[AIM]
Arrange every line of the records below as a Markdown table with the columns Row and Line, numbering each row and omitting blank lines. Leave the pictures out of the table.

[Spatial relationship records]
***

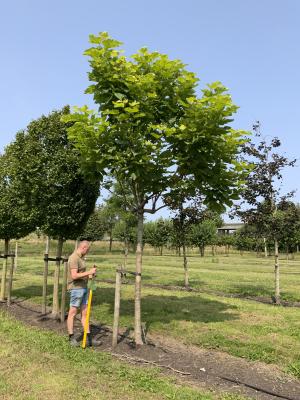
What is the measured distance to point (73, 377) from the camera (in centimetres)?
627

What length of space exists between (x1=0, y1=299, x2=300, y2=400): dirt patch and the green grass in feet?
1.28

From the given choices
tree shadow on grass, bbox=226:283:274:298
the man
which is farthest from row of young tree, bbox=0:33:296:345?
tree shadow on grass, bbox=226:283:274:298

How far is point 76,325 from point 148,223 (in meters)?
62.1

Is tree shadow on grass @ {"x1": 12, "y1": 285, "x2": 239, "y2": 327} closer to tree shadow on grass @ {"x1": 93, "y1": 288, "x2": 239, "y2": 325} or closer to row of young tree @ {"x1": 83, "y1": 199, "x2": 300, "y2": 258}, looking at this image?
tree shadow on grass @ {"x1": 93, "y1": 288, "x2": 239, "y2": 325}

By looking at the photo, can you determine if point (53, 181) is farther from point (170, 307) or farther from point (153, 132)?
point (170, 307)

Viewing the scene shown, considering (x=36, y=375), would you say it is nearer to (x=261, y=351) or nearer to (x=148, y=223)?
(x=261, y=351)

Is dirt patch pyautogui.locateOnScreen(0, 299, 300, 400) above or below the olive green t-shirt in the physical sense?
→ below

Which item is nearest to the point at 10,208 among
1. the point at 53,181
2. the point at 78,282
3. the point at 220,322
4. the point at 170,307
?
the point at 53,181

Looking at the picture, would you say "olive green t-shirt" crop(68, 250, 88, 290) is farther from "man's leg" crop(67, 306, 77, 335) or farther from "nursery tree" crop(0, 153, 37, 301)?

***

[FULL RESPONSE]
| Row | Line |
|---|---|
| 1 | What is the measured distance to point (73, 377) from the camera (in centimetres)? |
| 2 | 627 |
| 3 | What length of space exists between (x1=0, y1=299, x2=300, y2=400): dirt patch and the green grass in feet? |
| 4 | 1.28 |
| 5 | From the given choices |
| 6 | tree shadow on grass, bbox=226:283:274:298 |
| 7 | the man |
| 8 | which is farthest from row of young tree, bbox=0:33:296:345? |
| 9 | tree shadow on grass, bbox=226:283:274:298 |
| 10 | How far is point 76,325 from point 148,223 (in meters)? |
| 11 | 62.1 |
| 12 | Is tree shadow on grass @ {"x1": 12, "y1": 285, "x2": 239, "y2": 327} closer to tree shadow on grass @ {"x1": 93, "y1": 288, "x2": 239, "y2": 325} or closer to row of young tree @ {"x1": 83, "y1": 199, "x2": 300, "y2": 258}, looking at this image? |
| 13 | tree shadow on grass @ {"x1": 93, "y1": 288, "x2": 239, "y2": 325} |
| 14 | By looking at the photo, can you determine if point (53, 181) is farther from point (170, 307) or farther from point (153, 132)? |
| 15 | point (170, 307) |
| 16 | Viewing the scene shown, considering (x=36, y=375), would you say it is nearer to (x=261, y=351) or nearer to (x=148, y=223)? |
| 17 | (x=261, y=351) |
| 18 | Is dirt patch pyautogui.locateOnScreen(0, 299, 300, 400) above or below the olive green t-shirt in the physical sense? |
| 19 | → below |
| 20 | Which item is nearest to the point at 10,208 among |
| 21 | 1. the point at 53,181 |
| 22 | 2. the point at 78,282 |
| 23 | 3. the point at 220,322 |
| 24 | 4. the point at 170,307 |
| 25 | ? |
| 26 | the point at 53,181 |
| 27 | Looking at the picture, would you say "olive green t-shirt" crop(68, 250, 88, 290) is farther from "man's leg" crop(67, 306, 77, 335) or farther from "nursery tree" crop(0, 153, 37, 301)? |